In fact, the “Carolina Cobra” (a nickname she earned on account of her ability to wrap her lips around a full can of beer, kick her head back, and proceed to empty it in one go) was a prepossessing songwriter, especially considering her tender age, with a knack for lyrical inventiveness and memorable choruses. However, she often struggled to resolve a story line, so for all their insight and emotion, many remain more impressionistic, narcotic snapshots of relationships than fully realized songs. She was certainly able to bend a few ears at local open mic nights and ‘In The Rounds’ around town. However, McCombe spine curled when it came to ambition, direction, or gumption.

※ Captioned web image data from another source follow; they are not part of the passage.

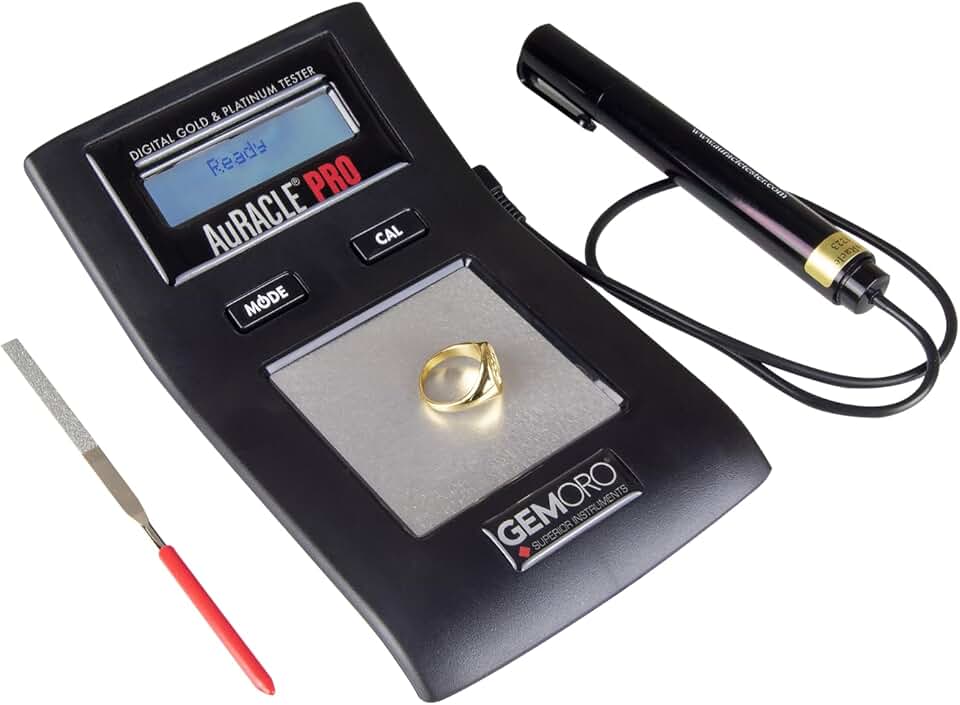 GemOro AuRACLE PRO Gold Tester | Accurate Compact Portable Machine with Electronic Digital LCD Display Gold & Platinum Tester | Precision Tool with Expert Professional Jewelry Reading & Accuracy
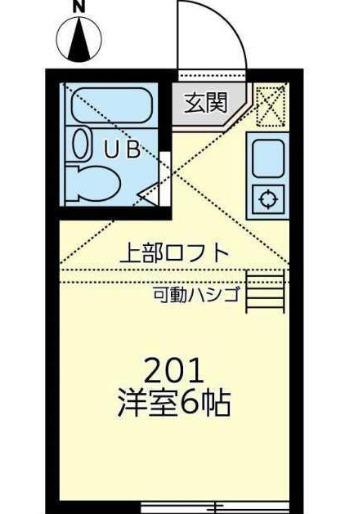 エコルステージ東白楽(ワンルーム/2階)の間取り写真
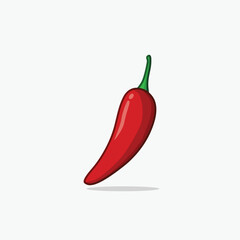Flat Vector Whole Fresh Hot Chili Pepper Design Template Closeup Isolated. Spicy Chili Hot or Bell Pepper, Front View. Vector Illustration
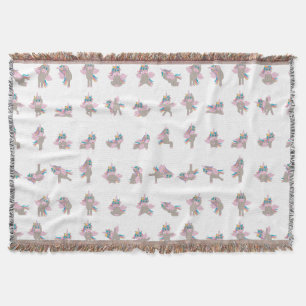 Unicorn Yoga Poses Mönster Design Filt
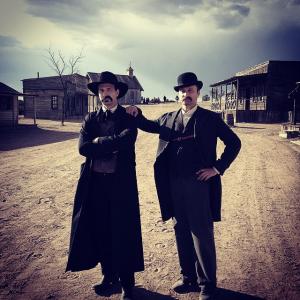 Bat Masterson and Jim Miller Tad Shafer and Jack Elliott on the set of Gunslingers season 2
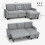 Fima Light Grey Fabric Upholstered 3 Seater Sofa Bed With Storage 3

After numerous false starts with countless “producers”, i.e. fellow struggling singer-songwriters with semi-professional rigs in their cramped East Nashville apartments, McCombe had amassed dozens of recordings on a variety of formats (analogue tape, Pro-Tools, Logic, Radar, Garageband, iPhone voice messages—so many thumb drives in her purse) in various stages of completion. Though only a few of her recordings were blessed with truly finished vocals, and several feature scratch takes replete with sheepish apologies and audio verité groans and sighs, it would take a hard-hearted critic to deny that these demos captured something special, however inchoate. Unfortunately, McCombe would usually chain smoke marijuana during her recording sessions, making it difficult for her to retain focus and trying the patience of both musicians and engineers. By the end, she simply exhausted, in one way and another, each of the benefactors who attempted to help her assemble an album in some form.

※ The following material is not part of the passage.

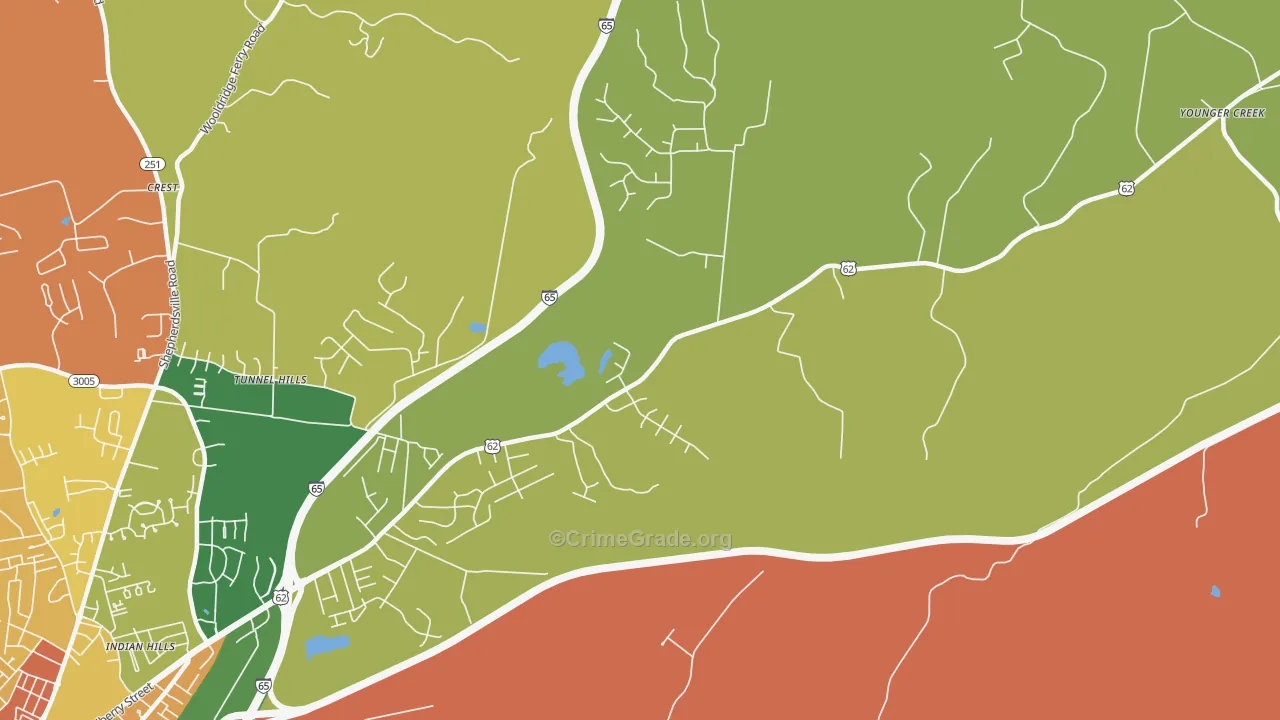 Rogersville, KY Map of Arson Rates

A chance encounter with the locally infamous Americana scenester Junebug Jonez, who was deep into a warm and merciless heroin abyss, left her strung out within weeks. He also got her pregnant. Unable to get clean herself and sensing that an end was near, Francis set to rescuing as many fellow addicts as she could, lecturing them, pleading with them, citing herself as an example, and even, at great personal peril, flushing one dealer’s considerable stash down the toilet. At least three users credit McCombe with saving their lives. Less than a month after walking out of yet another rehabilitation facility, Francis took herself out of the game by doing two “Gram Bongs” (a shot of tequila followed by an arm full of morphine) within a 12-hour period. That she was now a member of the ’27 Club’ became a talking point, and no one was certain if her death was intentional or not.
For a short time after she died, a few of her local devotees would attempt to sing “Dark Alleys,” McCombe’s most popular song and the only one released in her lifetime*. Performing it around backyard campfires and living rooms, the opening line, “Bang me big hammer like it’s the first day of the war,” always provoked nervous laughter among those gathered.
Her mother, with whom she had remained close throughout all the ups and mostly downs, had her body cremated and scattered over a beach outside Cape Fear, a favorite place from childhood.
*On the NPR compilation album Folkscene (2015); it actually received a few spins on WMOT, garnering a small cult of admirers.